Section de texte:
════════════════════

Les heures du jour
Livre IV, chapitre 330
Les différentes heures du jour offrent tour à tour, au milieu d'un tourbillon bruyant et rapide, la tranquillité et le mouvement. Ce sont des scènes mouvantes et périodiques, séparées par des temps à peu près égaux.
A sept heures du matin, tous les jardiniers, paniers vides, regagnent leurs marais, enfourchés sur leurs haridelles. On ne voit guère rouler de carrosses. On ne rencontre que des commis de bureaux qui soient habillés et frisés à cette heure-là.
Sur les neuf heures, on voit courir les perruquiers saupoudrés des pieds à la tête (ce qui les a fait appeler merlans), tenant d'une main le fer à toupet, et de l'autre la perruque. Les garçons limonadiers, toujours en veste, portent du café et des bavaroises dans les chambres garnies. On voit en même temps des apprentis écuyers, suivis d'un laquais, qui, montés sur des chevaux, courent battre les Boulevards, et font payer quelquefois aux passants leur malheureuse inexpérience.
Sur les dix heures, une nuée noire des suppôts de la justice s'achemine vers le Châtelet et vers le Palais : vous ne voyez que des rabats, des robes, des sacs, et des plaideurs qui courent après.
A midi, tous les agents de change et les agioteurs se rendent en foule à la Bourse, et les oisifs au Palais-Royal. Le quartier Saint-Honoré, quartier des financiers et des hommes en place, est très battu, et le pavé n'est rien moins que libre. C'est l'heure des sollicitations et des demandes de toute espèce.
A deux heures les dîneurs en ville, coiffés, poudrés, arrangés, marchant sur la pointe du pied de peur de salir leurs bas blancs, se rendent dans les quartiers les plus éloignés. Tous les fiacres roulent à cette heure, il n'y en a plus sur la place ; on se les dispute, et il arrive quelquefois que deux personnes ouvrent en même temps la portière, montent et se placent. Il faut aller chez le commissaire, pour qu'il décide à qui il restera.

════════════════════

Objectifs:
a) D'après le texte sur les heures du jour, où les agents de change et les agioteurs se rendent-ils en foule à midi ?
b) Extrayez, s'il vous plaît, du texte sur les heures du jour tout ce qui va de « A midi, tous » jusqu'à « de toute espèce. ».

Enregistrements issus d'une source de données

════════════════════

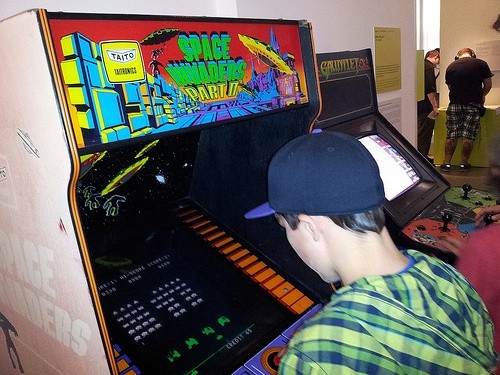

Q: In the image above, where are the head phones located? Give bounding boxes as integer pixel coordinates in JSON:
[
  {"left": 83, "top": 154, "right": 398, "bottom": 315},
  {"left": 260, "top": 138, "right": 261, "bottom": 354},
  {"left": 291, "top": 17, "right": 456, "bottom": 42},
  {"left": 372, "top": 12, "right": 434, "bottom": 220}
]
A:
[{"left": 455, "top": 51, "right": 476, "bottom": 60}]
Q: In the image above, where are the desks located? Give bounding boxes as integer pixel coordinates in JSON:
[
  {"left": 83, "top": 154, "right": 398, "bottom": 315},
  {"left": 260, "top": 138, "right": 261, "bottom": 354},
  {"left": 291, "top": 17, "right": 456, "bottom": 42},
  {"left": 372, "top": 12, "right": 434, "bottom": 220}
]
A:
[{"left": 434, "top": 106, "right": 500, "bottom": 167}]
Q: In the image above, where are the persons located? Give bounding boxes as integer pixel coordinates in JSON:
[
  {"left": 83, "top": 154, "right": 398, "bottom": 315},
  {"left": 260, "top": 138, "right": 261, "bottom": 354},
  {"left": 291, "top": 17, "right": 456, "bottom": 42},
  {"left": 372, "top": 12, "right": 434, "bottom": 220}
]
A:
[
  {"left": 417, "top": 50, "right": 439, "bottom": 164},
  {"left": 245, "top": 129, "right": 500, "bottom": 375},
  {"left": 440, "top": 48, "right": 495, "bottom": 173},
  {"left": 433, "top": 48, "right": 440, "bottom": 106},
  {"left": 436, "top": 136, "right": 500, "bottom": 375}
]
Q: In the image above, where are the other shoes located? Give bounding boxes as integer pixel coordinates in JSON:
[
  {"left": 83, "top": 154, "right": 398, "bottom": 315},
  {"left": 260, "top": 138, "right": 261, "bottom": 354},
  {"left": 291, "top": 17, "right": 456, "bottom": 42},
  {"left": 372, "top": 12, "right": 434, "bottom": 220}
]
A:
[
  {"left": 459, "top": 163, "right": 471, "bottom": 171},
  {"left": 440, "top": 163, "right": 451, "bottom": 172}
]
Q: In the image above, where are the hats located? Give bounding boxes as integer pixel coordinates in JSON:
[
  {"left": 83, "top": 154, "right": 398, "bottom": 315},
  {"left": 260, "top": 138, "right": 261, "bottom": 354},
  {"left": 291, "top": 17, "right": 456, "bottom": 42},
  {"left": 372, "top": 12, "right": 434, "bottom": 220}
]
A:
[{"left": 244, "top": 128, "right": 386, "bottom": 219}]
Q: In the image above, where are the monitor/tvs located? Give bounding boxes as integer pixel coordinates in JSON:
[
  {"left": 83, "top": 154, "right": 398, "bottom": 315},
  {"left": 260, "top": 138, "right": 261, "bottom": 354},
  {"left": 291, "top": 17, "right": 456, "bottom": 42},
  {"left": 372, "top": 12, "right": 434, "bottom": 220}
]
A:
[
  {"left": 357, "top": 134, "right": 420, "bottom": 201},
  {"left": 83, "top": 196, "right": 318, "bottom": 375}
]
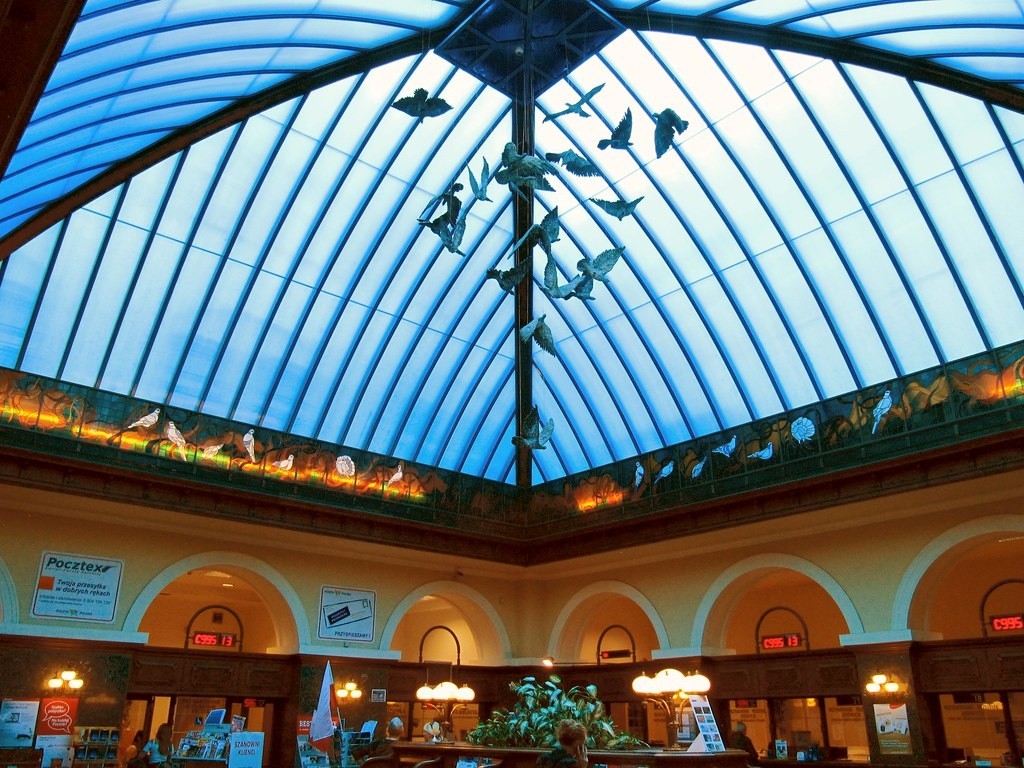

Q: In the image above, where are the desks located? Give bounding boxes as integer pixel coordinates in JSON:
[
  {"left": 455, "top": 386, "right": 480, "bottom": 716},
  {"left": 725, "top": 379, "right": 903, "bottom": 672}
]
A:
[{"left": 170, "top": 756, "right": 229, "bottom": 768}]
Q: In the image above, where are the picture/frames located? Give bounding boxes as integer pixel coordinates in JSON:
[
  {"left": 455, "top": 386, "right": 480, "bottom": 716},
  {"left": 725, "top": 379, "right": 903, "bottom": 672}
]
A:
[{"left": 371, "top": 688, "right": 387, "bottom": 702}]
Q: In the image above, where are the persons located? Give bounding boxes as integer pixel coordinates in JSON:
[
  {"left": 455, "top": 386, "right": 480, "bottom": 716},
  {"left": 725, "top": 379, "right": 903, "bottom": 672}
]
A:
[
  {"left": 534, "top": 719, "right": 587, "bottom": 768},
  {"left": 726, "top": 722, "right": 758, "bottom": 759},
  {"left": 351, "top": 717, "right": 403, "bottom": 766},
  {"left": 423, "top": 722, "right": 443, "bottom": 742},
  {"left": 122, "top": 723, "right": 174, "bottom": 768}
]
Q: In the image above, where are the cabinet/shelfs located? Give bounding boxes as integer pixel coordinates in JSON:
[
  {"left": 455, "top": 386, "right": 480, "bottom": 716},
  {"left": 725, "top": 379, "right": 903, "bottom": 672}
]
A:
[{"left": 73, "top": 727, "right": 118, "bottom": 768}]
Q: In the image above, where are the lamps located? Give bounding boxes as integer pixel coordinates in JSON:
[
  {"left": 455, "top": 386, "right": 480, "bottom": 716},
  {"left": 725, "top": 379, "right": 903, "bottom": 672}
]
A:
[
  {"left": 866, "top": 671, "right": 898, "bottom": 693},
  {"left": 416, "top": 681, "right": 474, "bottom": 744},
  {"left": 543, "top": 657, "right": 555, "bottom": 666},
  {"left": 48, "top": 664, "right": 83, "bottom": 689},
  {"left": 632, "top": 668, "right": 711, "bottom": 751},
  {"left": 337, "top": 678, "right": 362, "bottom": 698}
]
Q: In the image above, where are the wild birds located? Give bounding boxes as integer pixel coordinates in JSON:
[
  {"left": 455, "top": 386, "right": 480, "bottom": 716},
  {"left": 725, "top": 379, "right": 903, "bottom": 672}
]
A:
[
  {"left": 589, "top": 195, "right": 644, "bottom": 221},
  {"left": 597, "top": 108, "right": 633, "bottom": 150},
  {"left": 652, "top": 108, "right": 689, "bottom": 159},
  {"left": 415, "top": 142, "right": 626, "bottom": 300},
  {"left": 519, "top": 315, "right": 557, "bottom": 359},
  {"left": 390, "top": 88, "right": 452, "bottom": 123},
  {"left": 542, "top": 83, "right": 605, "bottom": 123},
  {"left": 511, "top": 405, "right": 555, "bottom": 449}
]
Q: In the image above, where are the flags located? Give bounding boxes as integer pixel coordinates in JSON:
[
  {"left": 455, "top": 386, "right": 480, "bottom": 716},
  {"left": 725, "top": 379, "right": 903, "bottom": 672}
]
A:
[{"left": 309, "top": 660, "right": 339, "bottom": 761}]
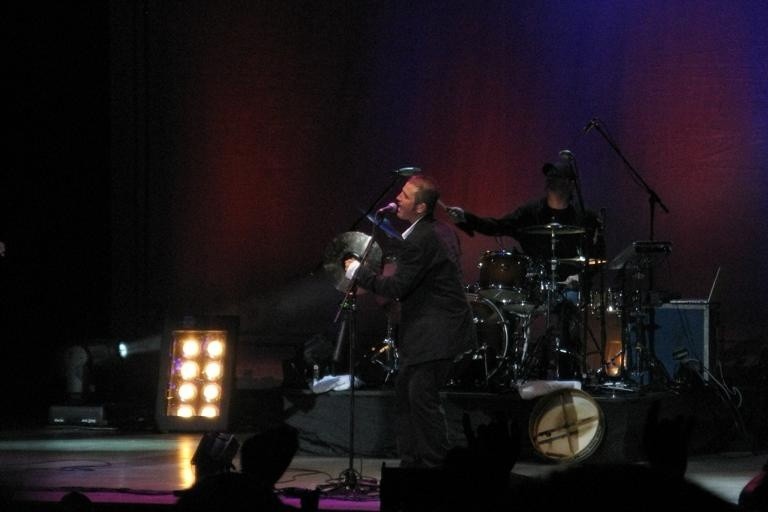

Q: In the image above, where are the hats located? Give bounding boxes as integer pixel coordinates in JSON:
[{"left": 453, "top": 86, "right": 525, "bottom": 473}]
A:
[{"left": 542, "top": 159, "right": 578, "bottom": 177}]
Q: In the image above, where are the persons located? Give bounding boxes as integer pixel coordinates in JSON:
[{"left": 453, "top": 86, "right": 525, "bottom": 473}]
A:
[
  {"left": 446, "top": 153, "right": 606, "bottom": 381},
  {"left": 343, "top": 173, "right": 476, "bottom": 472}
]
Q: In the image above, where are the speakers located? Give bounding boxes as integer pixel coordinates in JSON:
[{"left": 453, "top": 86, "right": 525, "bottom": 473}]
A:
[{"left": 624, "top": 305, "right": 716, "bottom": 384}]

════════════════════

Résultats finaux:
a) À la Bourse.

b)
A midi, tous les agents de change et les agioteurs se rendent en foule à la Bourse, et les oisifs au Palais-Royal. Le quartier Saint-Honoré, quartier des financiers et des hommes en place, est très battu, et le pavé n'est rien moins que libre. C'est l'heure des sollicitations et des demandes de toute espèce.